Roughness analysis of Model I Fractures in HDR Geothermal Reservoirs using Convolutional Neural Networks

In enhanced geothermal systems (EGS), the stimulation and operation of hot dry rock (HDR) reservoirs often induce numerous Model I (tensile) fractures within the rock mass. The geometric characteristics of these fractures significantly influence both the heat exchange efficiency and mechanical stability of the reservoir. The Joint Roughness Coefficient (JRC) serves as a critical index for evaluating the shear resistance of rock discontinuities. This study investigates the influence of thermal treatment on the JRC of Model I fractures in Lu-Hui granite. Samples were subjected to a series of thermal treatments ranging from 25°C to 1000°C (25℃, 100℃, 200℃, …, 1000℃). This was followed by Brazilian splitting tests and high-resolution profilometry of the resulting fracture surfaces. A one-dimensional convolutional neural network (1D-CNN) model was developed to predict JRC values directly from two-dimensional profile coordinate inputs.

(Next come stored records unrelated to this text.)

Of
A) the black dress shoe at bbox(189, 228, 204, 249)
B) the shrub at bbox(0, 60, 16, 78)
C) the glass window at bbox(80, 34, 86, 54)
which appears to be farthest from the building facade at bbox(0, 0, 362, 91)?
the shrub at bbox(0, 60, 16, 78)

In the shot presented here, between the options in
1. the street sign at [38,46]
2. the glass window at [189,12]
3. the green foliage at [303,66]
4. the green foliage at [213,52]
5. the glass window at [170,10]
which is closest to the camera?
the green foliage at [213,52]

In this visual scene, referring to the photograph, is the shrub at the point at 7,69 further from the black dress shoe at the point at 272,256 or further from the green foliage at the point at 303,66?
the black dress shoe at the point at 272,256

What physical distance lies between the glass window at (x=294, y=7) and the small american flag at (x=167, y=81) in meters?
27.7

Compared to conventional statistical methods based on the root mean square (RMS) height (Z ₂ ), the CNN-based approach demonstrated a high level of accuracy (88% ± 1.2%) and robust feature extraction capabilities. The results indicate that JRC values increase monotonically with temperature, exhibit minimal anisotropy between orthogonal directions, and that higher surface roughness enhances the heat exchange efficiency of fracture networks. These findings provide theoretical insights for the design and stability assessment of engineered geothermal reservoirs.